Grand Slam singles results
- US Open: Q1 (2026)

Doubles
- Career record: 47–54
- Highest ranking: No. 379 (4 May 2026)
- Current ranking: No. 379 (4 May 2026)

= Jennifer Ruggeri =

Italian tennis player (born 2003)

Jennifer Ruggeri (born 23 July 2003) is an Italian professional tennis player.

Ruggeri has a career-high singles ranking by the WTA of 206, achieved on 22 June 2026. She also has a career-high doubles ranking of world No. 379, reached on 4 May 2026.

==Career==
===2025: Three ITF singles titles===
In August 2025, she won her first singles title at the ITF W35 Trieste tournament.
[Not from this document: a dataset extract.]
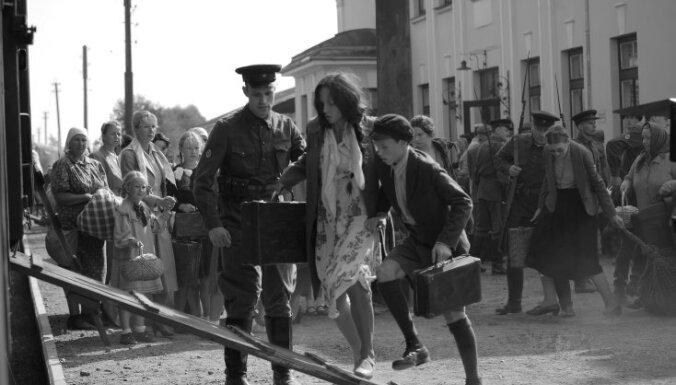 Latvijas filmas pērn pulcējušas pēdējos gados lielāko auditoriju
The following week, she won the ITF W15 event, Fiano Romano. In September 2025, Santa Margherita di Pula won the ITF W35 event.

===2026: WTA Tour debut===
In February 2026, she won her first doubles championship at the ITF W35 event in Antalya. In March 2026, she played in the final of the ITF W50 event in Heraklion.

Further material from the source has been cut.